What to produce. Print word for word the part of the PROST function reference below that starts at "PROST.simulateH5Data Get simulated" and ends at "Random seed value.".

Source document.
□ □ □ □ □
Here are some other functions, including random seed setting, plotting, and calculation of indicators.

Functions Descriptions
PROST.setup_seed Set global random seed.
PROST.plot_gene The function of plotting genes.
PROST.spatial_autocorrelation Statistical test of spatial autocorrelation for each gene.
PROST.simulateH5Data Get simulated data.

PROST.setup_seed(SEED)

Set random seeds in pytorch to make results repeatable.

Parameters :

  • SEED(int): Random seed value.


PROST.plot_gene(adata, platform, save_path, input_data = None, size=2 ,sorted_by = "PI", top_n = 50, ncols_each_sheet = 5, nrows_each_sheet = 5)

Batch mapping of gene expression data.

Parameters :

  • adata : AnnData:
    Annotated data object.

  • platform : str [’visium’,’Slide-seq’,’Stereo-seq’,’osmFISH’,’SeqFISH’] (default: ‘visium’):
    Sequencing platforms for generating ST data.

  • save_path : str:
    The path of results.
□ □ □ □ □
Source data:
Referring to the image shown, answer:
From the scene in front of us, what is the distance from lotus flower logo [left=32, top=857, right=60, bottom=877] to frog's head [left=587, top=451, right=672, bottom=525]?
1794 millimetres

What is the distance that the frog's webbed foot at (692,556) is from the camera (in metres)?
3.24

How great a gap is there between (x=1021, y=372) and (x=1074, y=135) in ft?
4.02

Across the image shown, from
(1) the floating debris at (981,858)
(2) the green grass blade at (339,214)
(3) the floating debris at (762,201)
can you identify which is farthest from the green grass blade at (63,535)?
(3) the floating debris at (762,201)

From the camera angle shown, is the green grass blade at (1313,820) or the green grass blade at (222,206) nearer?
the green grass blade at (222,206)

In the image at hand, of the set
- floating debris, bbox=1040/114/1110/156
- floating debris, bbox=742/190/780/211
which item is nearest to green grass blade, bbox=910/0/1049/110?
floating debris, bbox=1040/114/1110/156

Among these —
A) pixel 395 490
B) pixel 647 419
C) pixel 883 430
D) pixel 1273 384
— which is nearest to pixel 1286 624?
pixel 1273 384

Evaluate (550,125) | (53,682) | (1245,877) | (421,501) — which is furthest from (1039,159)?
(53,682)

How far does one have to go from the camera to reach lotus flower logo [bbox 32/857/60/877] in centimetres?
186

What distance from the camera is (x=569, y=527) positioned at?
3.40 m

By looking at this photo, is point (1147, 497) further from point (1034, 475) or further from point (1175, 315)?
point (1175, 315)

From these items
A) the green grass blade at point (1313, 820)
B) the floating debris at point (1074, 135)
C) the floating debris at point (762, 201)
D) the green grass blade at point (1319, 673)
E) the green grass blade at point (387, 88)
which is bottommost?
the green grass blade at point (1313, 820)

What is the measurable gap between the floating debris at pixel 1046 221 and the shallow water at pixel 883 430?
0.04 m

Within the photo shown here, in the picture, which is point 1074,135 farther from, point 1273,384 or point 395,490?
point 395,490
□ □ □ □ □
Exercise result.
PROST.simulateH5Data Get simulated data.

PROST.setup_seed(SEED)

Set random seeds in pytorch to make results repeatable.

Parameters :

  • SEED(int): Random seed value.